Reading pointers from another thread in C++

Question

In the code below, the value of x in thread 2 will always be 10, because of the atomic thread fences.

int x;
atomic<bool> b(false);

// thread 1:
x = 10;
atomic_thread_fence(memory_order_release);
b = true;

// thread 2:
while(!b){}
atomic_thread_fence(memory_order_acquire);
assert(x == 10); // x will always be 10

But in the following code, will *x always be 10 in thread 2?

int* x = new int;
atomic<bool> b(false);

// thread 1:
*x = 10;
atomic_thread_fence(memory_order_release);
b = true;

// thread 2:
while(!b){}
atomic_thread_fence(memory_order_acquire);
assert(*x == 10); // will *x always be 10?

Answer 1

In both cases you get 10, there is no difference here whether the store is done directly or through a pointer.

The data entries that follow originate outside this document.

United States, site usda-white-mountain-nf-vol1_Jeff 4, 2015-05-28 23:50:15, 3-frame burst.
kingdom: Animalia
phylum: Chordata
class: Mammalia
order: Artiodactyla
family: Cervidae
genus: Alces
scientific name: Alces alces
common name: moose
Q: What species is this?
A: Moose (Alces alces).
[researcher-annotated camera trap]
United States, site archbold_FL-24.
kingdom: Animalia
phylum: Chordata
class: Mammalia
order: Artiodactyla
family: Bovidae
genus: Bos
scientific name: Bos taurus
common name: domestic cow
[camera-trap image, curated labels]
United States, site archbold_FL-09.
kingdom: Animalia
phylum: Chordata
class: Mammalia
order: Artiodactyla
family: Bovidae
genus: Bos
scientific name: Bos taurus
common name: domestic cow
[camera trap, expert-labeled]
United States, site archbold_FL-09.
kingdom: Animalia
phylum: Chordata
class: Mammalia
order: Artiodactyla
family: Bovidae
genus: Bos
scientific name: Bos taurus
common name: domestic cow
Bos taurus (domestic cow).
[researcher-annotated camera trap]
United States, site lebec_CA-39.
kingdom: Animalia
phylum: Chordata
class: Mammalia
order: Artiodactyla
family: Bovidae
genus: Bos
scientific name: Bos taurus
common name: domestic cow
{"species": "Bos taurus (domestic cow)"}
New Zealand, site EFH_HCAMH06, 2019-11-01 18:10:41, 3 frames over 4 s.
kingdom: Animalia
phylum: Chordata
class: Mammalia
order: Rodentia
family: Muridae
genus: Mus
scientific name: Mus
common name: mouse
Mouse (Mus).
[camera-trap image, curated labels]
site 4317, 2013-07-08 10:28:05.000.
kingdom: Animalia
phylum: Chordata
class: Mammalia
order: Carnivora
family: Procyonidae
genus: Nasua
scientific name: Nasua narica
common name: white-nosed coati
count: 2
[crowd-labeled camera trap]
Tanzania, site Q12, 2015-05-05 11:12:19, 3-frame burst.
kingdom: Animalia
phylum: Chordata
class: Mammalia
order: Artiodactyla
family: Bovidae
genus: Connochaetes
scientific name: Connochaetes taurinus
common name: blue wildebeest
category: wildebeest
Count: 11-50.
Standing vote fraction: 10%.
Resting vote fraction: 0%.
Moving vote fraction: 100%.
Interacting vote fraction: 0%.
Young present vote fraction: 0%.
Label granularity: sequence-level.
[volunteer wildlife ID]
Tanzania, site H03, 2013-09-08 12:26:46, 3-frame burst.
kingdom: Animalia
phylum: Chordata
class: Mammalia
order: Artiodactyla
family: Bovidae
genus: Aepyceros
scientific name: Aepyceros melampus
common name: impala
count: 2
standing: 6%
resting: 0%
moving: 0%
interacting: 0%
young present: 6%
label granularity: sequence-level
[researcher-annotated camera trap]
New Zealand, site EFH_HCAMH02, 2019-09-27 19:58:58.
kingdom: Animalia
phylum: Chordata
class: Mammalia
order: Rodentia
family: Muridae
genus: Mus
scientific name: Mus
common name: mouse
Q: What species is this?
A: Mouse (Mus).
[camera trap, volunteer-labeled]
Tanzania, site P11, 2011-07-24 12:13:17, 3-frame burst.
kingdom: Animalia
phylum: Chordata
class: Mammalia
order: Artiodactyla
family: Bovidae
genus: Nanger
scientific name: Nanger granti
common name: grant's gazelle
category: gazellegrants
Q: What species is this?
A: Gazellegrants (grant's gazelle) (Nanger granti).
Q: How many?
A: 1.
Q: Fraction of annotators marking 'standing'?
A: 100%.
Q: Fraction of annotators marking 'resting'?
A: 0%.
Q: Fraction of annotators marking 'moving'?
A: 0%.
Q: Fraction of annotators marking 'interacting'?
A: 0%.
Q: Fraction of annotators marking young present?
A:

You do not need the memory fence here because b = true is essentially b.store(true, std::memory_order_seq_cst) - an acquire-release with a fence.

Such a memory order prevents the compiler from reordering stores and loads around the operation and makes the preceding stores visible to other threads when this store becomes visible.

If you compare the generated code of these two functions:

#include <atomic>

int x;
std::atomic<bool> b(false);

void f() {
    x = 10;
    std::atomic_thread_fence(std::memory_order_release);
    b = true;
}

void g() {
    x = 10;
    b = true;
}

it is identical:

f():
        movl    $10, x(%rip)
        movb    $1, b(%rip)
        mfence
        ret
g():
        movl    $10, x(%rip)
        movb    $1, b(%rip)
        mfence
        ret

---

In your particular case though, it seems to me that you need no more than std::memory_order_release store to b to make the store to x also visible to other threads, the fence is unnecessary. I.e. b.store(true, std::memory_order_release) is enough here. The consumer code needs to do b.load(std::memory_order_acquire).

Standard mutexes do acquire memory order on lock and release memory order on unlock (this is where terms acquire/release come from), there are no fences involved.

It is very rare that an explicit fence is required, mostly in hardware drivers. In user-space mode code fences are often put because of misunderstanding of C++11 memory model. Fences are the most expensive atomic synchronization mechanism, this is the main reason they are avoided.